Maggie Gyllenhaal 1-0 Claire Danes
Avouons-le d’emblée, on déteste Claire Danes dans Homeland. Autant l’actrice était touchante en ado romantique dans My so-called life (Angela, 15 ans en VF), autant son jeu grimaçant est insupportable dans Homeland. Devenue l’héroïne officielle de la quatrième saison (après la mort du co-héros, donc), elle inflige au spectateur ses mimiques de bipolaire, alternant visage convulsé par les larmes et délires paranoïaques. Une prestation identique au fil des saisons qui lui a permis de remporter le Golden Globes de la meilleure actrice en 2013. Un vrai mystère.

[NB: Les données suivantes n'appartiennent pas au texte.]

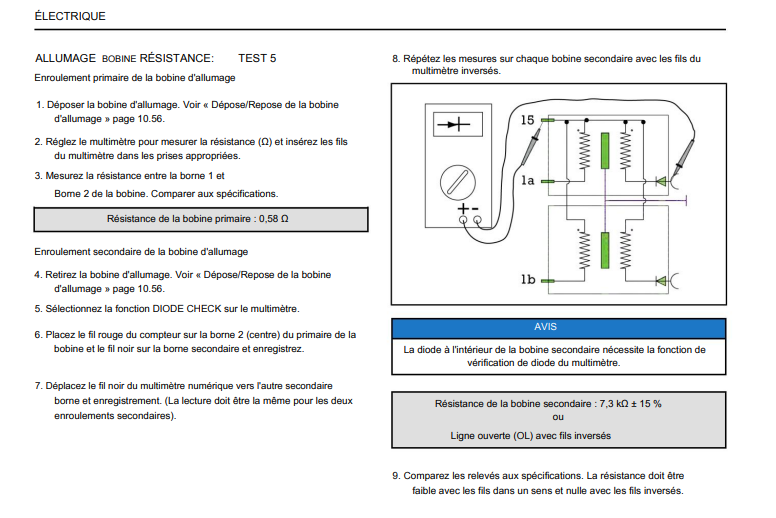 ÉLECTRIQUE

ALLUMAGE BOBINE RÉSISTANCE: TEST 5

Enroulement primaire de la bobine d'allumage

1. Déposer la bobine d'allumage. Voir « Dépose/Repose de la bobine d'allumage » page 10.56.

2. Réglez le multimètre pour mesurer la résistance (Ω) et insérez les fils du multimètre dans les prises appropriées.

3. Mesurez la résistance entre la borne 1 et Borne 2 de la bobine. Comparer aux spécifications.

Résistance de la bobine primaire : 0,58 Ω

Enroulement secondaire de la bobine d'allumage

4. Retirez la bobine d'allumage. Voir « Dépose/Repose de la bobine d'allumage » page 10.56.

5. Sélectionnez la fonction DIODE CHECK sur le multimètre.

6. Placez le fil rouge du compteur sur la borne 2 (centre) du primaire de la bobine et le fil noir sur la borne secondaire et enregistrez.

7. Déplacez le fil noir du multimètre numérique vers l'autre secondaire borne et enregistrement. (La lecture doit être la même pour les deux enroulements secondaires).

8. Répétez les mesures sur chaque bobine secondaire avec les fils du multimètre inversés.

15

1a

1b

+ -

AVIS

La diode à l'intérieur de la bobine secondaire nécessite la fonction de vérification de diode du multimètre.

Résistance de la bobine secondaire : 7,3 kΩ ± 15 %
ou
Ligne ouverte (OL) avec fils inversés

9. Comparez les relevés aux spécifications. La résistance doit être faible avec les fils dans un sens et nulle avec les fils inversés.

Là où Claire Danes est, à elle seule, un argument dissuasif au visionnage de Homeland, Maggie Gyllenhaal irradie The Honourable Woman. D’ailleurs, si le réalisateur a choisi une Américaine pour incarner une femme d'affaires britannique, c’est probablement qu’il l’a trouvée bluffante. Naturellement charismatique, elle passe avec aisance de la business woman inflexible à la jeune femme fragile abimée par le passé.
Elle est moins machiste
Nessa Stein est une femme forte, qui dirige l’entreprise de son père tandis que son frère aîné Ephra reste dans l’ombre. Un personnage à l’opposé de l’agent spécial Carrie Mathison, sans cesse décrédibilisée par sa maladie dans Homeland.
Dans The Honourable Woman, les femmes sont certes honorables, mais elles ont surtout de la poigne. "De l’espion de terrain au ministre des Affaires étrangères, de l’agent double au chef des services secrets, toutes les pièces de l’échiquier sont des femmes”, rappelle le blog A Suivre. Et que dire d’Atika Halibi, la mystérieuse baby-sitter enlevée avec Nessa Stein à Gaza avec laquelle elle partage un lourd secret ? Son personnage est sûrement le plus ambigu de la série et il faudra attendre les derniers épisodes pour découvrir son véritable rôle au milieu de ce passionnant thriller d’espionnage.
Interviewé par le New York Post, Hugo Blick résume avec humour sa série : “C’est comme la Coupe du monde de football, on a onze joueurs qui sont tous des femmes. Et le gardien de but est Stephen Rea [l'acteur qui incarne le directeur du service Moyen-Orient du MI6]”. Mais à la fin, on ne sait pas vraiment qui gagne...
Les trois premiers épisodes de The Honourable Woman sont diffusés sur Canal+, le lundi 29 juin, à partir de 20h55.